(EXTRAIT À LIRE)
Il faut dire à ma décharge que le monde de la technologie publicitaire en France est avant tout dirigé par des hommes. Les générations se mélangent parce que la première, celle de la fin des années 90 et du début 2000 dont je fais partie, est aujourd’hui complétée ou remplacée par celle née schématiquement des années programmatique et mobile. Les énergies sont identiques, les problématiques également et les expériences des uns profitent aux autres, le tout dans une atmosphère particulièrement chaleureuse.

Ce serait mentir que de dire que ma rencontre avec Pierre Chappaz (Teads) par exemple fut immédiatement basée sous le signe de la complicité, mais comme notre entretien se déroula chez lui, dans son appartement, la glace fut immédiatement brisée et je ne fais absolument pas référence aux verres de vins que nous prîmes lors de notre déjeuner.

(RELEVÉ DES DONNÉES)
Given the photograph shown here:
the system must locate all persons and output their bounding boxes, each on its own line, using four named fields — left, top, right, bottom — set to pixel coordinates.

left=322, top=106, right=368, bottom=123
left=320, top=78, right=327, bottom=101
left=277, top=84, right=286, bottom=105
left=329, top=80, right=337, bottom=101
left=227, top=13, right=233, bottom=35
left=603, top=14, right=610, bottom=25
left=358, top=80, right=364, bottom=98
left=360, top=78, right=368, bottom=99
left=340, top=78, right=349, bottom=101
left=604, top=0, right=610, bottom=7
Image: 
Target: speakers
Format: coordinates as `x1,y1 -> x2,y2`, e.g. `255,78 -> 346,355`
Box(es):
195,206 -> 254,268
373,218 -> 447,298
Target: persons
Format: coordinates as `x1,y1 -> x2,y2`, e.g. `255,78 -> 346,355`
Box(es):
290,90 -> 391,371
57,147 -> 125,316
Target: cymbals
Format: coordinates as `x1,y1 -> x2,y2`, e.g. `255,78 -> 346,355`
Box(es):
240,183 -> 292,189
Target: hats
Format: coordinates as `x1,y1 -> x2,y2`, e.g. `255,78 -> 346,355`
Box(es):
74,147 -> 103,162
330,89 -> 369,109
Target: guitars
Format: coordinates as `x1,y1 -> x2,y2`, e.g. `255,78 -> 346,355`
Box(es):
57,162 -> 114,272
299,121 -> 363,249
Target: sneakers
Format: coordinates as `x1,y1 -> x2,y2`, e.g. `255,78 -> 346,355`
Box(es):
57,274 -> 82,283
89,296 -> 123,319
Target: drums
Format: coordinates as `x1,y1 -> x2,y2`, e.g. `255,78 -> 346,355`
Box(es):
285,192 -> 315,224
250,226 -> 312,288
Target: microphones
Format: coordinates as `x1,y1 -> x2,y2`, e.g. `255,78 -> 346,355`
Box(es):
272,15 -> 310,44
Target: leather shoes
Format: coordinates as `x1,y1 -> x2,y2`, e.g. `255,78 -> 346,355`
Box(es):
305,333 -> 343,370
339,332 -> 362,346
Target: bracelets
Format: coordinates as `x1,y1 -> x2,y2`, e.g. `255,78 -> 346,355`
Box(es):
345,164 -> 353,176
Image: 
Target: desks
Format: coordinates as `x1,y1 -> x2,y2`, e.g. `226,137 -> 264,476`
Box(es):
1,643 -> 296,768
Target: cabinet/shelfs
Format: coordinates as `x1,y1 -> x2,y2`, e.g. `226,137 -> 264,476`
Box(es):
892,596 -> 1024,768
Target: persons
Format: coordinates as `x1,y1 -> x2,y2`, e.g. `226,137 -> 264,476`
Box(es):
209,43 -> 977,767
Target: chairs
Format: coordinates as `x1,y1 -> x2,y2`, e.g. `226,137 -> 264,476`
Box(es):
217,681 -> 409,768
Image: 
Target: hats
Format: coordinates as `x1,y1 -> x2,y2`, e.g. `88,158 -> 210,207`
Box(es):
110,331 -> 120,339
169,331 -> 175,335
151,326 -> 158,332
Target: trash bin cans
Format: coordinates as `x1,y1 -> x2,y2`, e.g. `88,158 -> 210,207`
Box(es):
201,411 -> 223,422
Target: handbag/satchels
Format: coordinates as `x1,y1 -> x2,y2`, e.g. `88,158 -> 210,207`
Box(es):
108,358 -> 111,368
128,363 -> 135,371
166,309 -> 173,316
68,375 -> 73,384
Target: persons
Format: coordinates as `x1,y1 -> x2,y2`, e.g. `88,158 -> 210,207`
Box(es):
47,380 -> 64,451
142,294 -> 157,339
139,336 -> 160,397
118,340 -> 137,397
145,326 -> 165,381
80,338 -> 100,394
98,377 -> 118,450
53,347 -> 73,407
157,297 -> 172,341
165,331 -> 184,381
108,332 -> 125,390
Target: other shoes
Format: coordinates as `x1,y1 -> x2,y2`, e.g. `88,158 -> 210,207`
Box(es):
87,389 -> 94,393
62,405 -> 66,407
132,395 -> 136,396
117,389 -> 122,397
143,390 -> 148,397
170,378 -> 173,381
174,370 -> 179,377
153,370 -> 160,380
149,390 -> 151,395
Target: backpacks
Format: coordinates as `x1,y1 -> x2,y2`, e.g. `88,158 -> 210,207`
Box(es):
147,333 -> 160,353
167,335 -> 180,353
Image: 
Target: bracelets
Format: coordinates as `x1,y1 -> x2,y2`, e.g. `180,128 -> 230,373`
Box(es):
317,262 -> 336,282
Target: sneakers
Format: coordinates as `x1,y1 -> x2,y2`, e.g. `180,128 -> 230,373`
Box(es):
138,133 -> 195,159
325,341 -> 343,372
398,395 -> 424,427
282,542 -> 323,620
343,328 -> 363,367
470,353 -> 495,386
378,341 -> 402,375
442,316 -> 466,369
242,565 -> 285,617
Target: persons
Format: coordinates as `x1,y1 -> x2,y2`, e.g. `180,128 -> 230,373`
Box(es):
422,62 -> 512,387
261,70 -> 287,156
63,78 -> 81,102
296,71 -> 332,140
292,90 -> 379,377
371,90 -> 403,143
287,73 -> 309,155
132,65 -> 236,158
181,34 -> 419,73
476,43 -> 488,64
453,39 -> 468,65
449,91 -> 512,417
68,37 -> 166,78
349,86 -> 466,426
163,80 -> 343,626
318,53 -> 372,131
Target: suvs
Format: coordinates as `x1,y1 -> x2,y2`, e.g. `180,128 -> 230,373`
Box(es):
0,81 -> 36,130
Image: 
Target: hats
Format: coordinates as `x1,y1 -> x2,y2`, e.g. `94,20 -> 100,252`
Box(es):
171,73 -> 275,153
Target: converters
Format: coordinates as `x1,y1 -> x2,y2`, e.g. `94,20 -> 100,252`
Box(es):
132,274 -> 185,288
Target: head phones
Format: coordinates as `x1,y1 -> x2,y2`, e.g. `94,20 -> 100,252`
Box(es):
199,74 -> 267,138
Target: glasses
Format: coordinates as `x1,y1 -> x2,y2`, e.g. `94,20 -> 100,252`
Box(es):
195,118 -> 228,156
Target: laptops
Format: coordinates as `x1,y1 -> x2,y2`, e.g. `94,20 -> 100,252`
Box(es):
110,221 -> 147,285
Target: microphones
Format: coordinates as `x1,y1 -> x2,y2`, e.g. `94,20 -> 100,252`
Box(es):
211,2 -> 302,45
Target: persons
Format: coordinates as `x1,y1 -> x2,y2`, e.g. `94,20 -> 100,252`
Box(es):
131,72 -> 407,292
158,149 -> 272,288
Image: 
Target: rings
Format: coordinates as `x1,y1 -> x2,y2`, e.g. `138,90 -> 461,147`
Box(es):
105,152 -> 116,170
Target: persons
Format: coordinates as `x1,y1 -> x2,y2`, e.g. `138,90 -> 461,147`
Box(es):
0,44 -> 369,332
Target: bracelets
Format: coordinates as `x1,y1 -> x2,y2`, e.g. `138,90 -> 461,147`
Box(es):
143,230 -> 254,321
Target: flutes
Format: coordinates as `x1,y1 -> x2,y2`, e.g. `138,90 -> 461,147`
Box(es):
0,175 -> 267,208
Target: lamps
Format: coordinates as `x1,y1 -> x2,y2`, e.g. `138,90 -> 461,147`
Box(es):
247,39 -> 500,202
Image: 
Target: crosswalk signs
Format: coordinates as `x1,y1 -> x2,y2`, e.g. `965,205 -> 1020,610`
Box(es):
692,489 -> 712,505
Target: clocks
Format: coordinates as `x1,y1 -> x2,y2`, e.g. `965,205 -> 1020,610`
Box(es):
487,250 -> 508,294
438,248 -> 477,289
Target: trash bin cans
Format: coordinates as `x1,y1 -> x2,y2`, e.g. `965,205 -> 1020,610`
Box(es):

(EXERCICES PROPOSÉS)
1 > Répondez aux questions suivantes sur l'extrait à lire :
(a) Selon l'extrait, par qui le monde de la technologie publicitaire en France est-il avant tout dirigé ?
(b) Où se déroula l'entretien avec Pierre Chappaz ?
(c) Quelle entreprise figure entre parenthèses après le nom de Pierre Chappaz ?
2 > Mettez à jour le passage de l'extrait à lire commençant par "Il faut dire" et se terminant par "atmosphère particulièrement chaleureuse.", en remplaçant "problématiques" par "enjeux".

(SOLUTIONS PROPOSÉES)
1 >
(a) Par des hommes.
(b) Chez lui, dans son appartement.
(c) Teads.

2 >
Il faut dire à ma décharge que le monde de la technologie publicitaire en France est avant tout dirigé par des hommes. Les générations se mélangent parce que la première, celle de la fin des années 90 et du début 2000 dont je fais partie, est aujourd’hui complétée ou remplacée par celle née schématiquement des années programmatique et mobile. Les énergies sont identiques, les enjeux également et les expériences des uns profitent aux autres, le tout dans une atmosphère particulièrement chaleureuse.